Bad HDMI-out quality on laptop.

darrellacoustic

Honorable
Mar 8, 2012
13
0
10,510
I'm having a ton of trouble trying to get a "clear" picture output to a 32" 1080p LG TV from my ASUS ROG Laptop. The picture scales perfect, but the picture is more like an SD quality than HD. Regardless of what quality of video I play, it still looks grainy and blurry.

The card (GTX 860M) should be more than capable of at least playing HD videos on this size of monitor. My first thought was that the onboard Intel HD graphics chip was the one actually outputting video, but I've made sure to select the 860m as the default in every setting I could find.
I also tried disabling the onboard graphics, which doesn't seem to do anything, until I try to go to my nvidia settings which then gives me the "NVIDIA settings unavailable/ not using nvidia card etc etc".

The default card is definitely the 860, because any game I boot up runs beautifully on high settings. I haven't tried running a game through hdmi though, so may try that next.

My next thought was that I was using the wrong out port. My laptop has both an HDMI, and a mini display port. So, I tried running from a mini display-to-hdmi adapter, but got the same image quality on the screen as before.

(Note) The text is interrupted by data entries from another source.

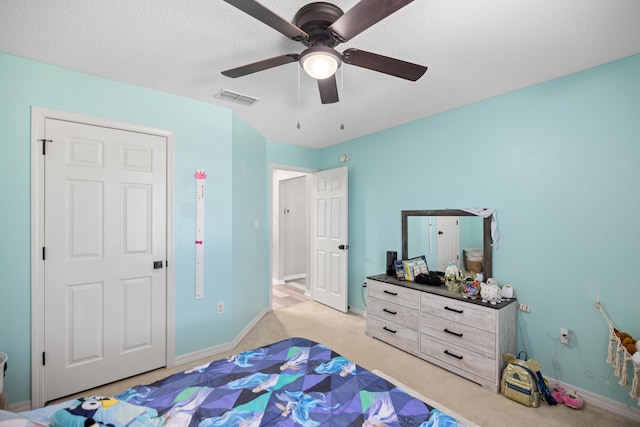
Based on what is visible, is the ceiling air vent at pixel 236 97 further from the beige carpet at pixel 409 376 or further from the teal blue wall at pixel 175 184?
the beige carpet at pixel 409 376

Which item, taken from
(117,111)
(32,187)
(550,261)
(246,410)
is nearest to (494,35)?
(550,261)

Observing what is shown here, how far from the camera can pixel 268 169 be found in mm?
4105

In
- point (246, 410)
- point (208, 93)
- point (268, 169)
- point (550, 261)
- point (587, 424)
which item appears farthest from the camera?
point (268, 169)

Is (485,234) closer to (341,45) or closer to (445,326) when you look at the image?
(445,326)

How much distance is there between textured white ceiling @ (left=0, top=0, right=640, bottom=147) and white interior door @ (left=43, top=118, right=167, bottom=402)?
1.92 feet

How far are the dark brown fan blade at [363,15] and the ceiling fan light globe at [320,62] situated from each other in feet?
0.37

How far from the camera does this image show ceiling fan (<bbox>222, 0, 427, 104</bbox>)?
1.21 meters

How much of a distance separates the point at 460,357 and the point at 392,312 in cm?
75

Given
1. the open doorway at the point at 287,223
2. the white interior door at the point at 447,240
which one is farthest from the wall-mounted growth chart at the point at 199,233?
the open doorway at the point at 287,223

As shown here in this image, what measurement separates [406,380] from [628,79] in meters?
2.81

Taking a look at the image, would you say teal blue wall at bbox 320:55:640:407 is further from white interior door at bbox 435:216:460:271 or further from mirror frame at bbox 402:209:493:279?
white interior door at bbox 435:216:460:271

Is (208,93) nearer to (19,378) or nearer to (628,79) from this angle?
(19,378)

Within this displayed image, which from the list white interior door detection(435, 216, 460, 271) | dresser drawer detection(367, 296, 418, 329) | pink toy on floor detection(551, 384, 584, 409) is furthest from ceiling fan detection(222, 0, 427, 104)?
pink toy on floor detection(551, 384, 584, 409)

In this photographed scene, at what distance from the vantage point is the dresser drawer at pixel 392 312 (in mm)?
2892
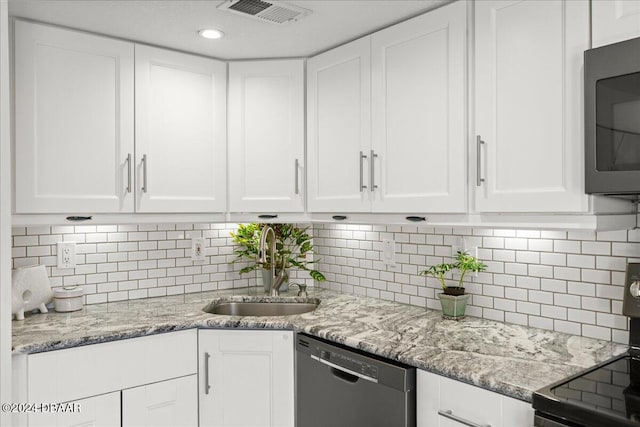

I'm not sure where to go from here. My only two ideas left, are to try running a game on the tv, to see if the 860 really is pushing the video, and to try a different hdmi cable. Kinda avoiding this one because the only other hdmi cable that isn't in storage is hooked to my desktop, which would be a pain to unhook from my flat screen setup, but if it comes to that I will.

Any help is greatly appreciated.
 
Solution
Memory allocation would be for the igpu, make sure it has enough. I'm really not a laptop guy, but as you've seen many laptops these days will try and use the igpu when they can to save power. Just curious, did you end up doing a clean install of win 10 or did you do the OS upgrade conversion process?

darrellacoustic

Honorable
Mar 8, 2012
13
0
10,510


Yeah, that's what it's set at. Interestingly enough, I just realized when playing a game, picture quality is great. It's just everything else that isn't. I went into nvidia settings and made sure the 860 was set as the global display adapter, but weirdly when I went into the program settings, chrome was still set to use the integrated graphics. I changed it and watched some 1080p youtbe vids, and I really don't see a difference. Maybe a restart will change it.
 

darrellacoustic

Honorable
Mar 8, 2012
13
0
10,510
New development. I went into my display settings from the desktop, and clicked on my diplay. From there I clicked advanced, and clicked "display adapter properties". There it showed the Intel HD chip as the adapter. So, I disabled it in the control panel and waited for the the screen to reset. Now it shows "Microsoft Basic Display Adapter" as the adapter. Why isn't the 860 being shown as the adapter? How do I correct this?
 
If you haven't already you might try updating both the igpu and the nvidia gpu drivers (re-enable the igpu before updating its drivers). I would think the igpu should play video just fine. My laptop is old and weak and I've run 1080p video on my 1080p TV just fine from it (using it's old-school VGA port). Have you tried disabling the iGPU in BIOS? Consider that it might not be an igpu vs 860m thing, I dunno though, your issue is pretty strange.
 

darrellacoustic

Honorable
Mar 8, 2012
13
0
10,510


Yeah, I'm usually pretty good at solving these things, but this one has me stumped. It's also very hard to find any info on this problem anywhere else. I found a few threads with similar issues, but they end abruptly without solution.

Anyway, I'm downloading an older driver for the 860m right now, because it did work fine at one time. The problem started after upgrading to win 10 a few months back. Unfortunately, my BIOS has no option for that. The only graphic option I have at all is memory allocation or something, and it's only for the onboard card.
 
Memory allocation would be for the igpu, make sure it has enough. I'm really not a laptop guy, but as you've seen many laptops these days will try and use the igpu when they can to save power. Just curious, did you end up doing a clean install of win 10 or did you do the OS upgrade conversion process?